We call \(p(\theta \mid y)\) the posterior distribution.

Note that the Bayesian approach is naturally synthetic in that it allows data from different sources to be combined, according to Bayes principles. This approach is most useful when there is informative prior information. We note that the Bayesian approach can be recursive, so \(p(\theta \mid y)\) may be used as a prior when calculating \(p(\theta \mid y, z)\) for a second data set \(z\).

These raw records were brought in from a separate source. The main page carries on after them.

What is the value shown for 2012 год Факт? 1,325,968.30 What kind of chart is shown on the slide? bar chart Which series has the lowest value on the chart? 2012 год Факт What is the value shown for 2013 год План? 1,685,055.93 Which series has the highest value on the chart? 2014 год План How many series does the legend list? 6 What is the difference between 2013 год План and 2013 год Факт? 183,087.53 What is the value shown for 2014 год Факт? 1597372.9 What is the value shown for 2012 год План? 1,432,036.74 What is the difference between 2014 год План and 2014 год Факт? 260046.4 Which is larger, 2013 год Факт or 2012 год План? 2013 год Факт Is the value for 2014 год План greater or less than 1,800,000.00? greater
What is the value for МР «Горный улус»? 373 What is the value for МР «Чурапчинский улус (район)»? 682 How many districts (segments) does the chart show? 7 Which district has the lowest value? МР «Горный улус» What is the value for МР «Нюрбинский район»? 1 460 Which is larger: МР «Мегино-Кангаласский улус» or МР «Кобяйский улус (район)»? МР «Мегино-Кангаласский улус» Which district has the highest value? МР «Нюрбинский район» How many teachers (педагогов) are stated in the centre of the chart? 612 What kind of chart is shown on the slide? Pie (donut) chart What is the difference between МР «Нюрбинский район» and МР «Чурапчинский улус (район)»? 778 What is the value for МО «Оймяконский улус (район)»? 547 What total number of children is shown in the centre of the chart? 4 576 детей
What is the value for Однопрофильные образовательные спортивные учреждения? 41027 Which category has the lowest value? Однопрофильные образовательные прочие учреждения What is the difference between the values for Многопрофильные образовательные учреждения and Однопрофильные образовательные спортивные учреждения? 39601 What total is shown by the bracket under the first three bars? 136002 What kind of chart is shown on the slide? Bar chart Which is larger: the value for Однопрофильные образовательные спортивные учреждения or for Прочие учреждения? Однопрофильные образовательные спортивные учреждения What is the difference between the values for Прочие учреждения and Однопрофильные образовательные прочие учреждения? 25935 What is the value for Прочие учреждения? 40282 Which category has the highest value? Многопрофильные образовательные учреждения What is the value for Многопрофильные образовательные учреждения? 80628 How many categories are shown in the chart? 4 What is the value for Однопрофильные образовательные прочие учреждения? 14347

The denominator, \({\int p(\theta)\,p(y \mid \theta)\,d\theta}\) or \(\sum_{\theta \in \Theta} p(\theta) p(y \mid \theta)\), is a constant with respect to \(\theta\). One of the challenges of using Bayesian approaches is that the integration can be analytically intractable, so that numerical methods are needed (for example, numerical integration or Markov Chain Monte Carlo methods). These methods are beyond the scope of the current module. In this introductory course, we will only look at examples where this constant need not be calculated, since the form of the posterior can be inferred by inspection once observing that the posterior is proportional to the product of the prior and likelihood:

\[p(\theta \mid y) \propto p(\theta)\,p(y \mid \theta).\]

We will see how this works for the inference of proportions.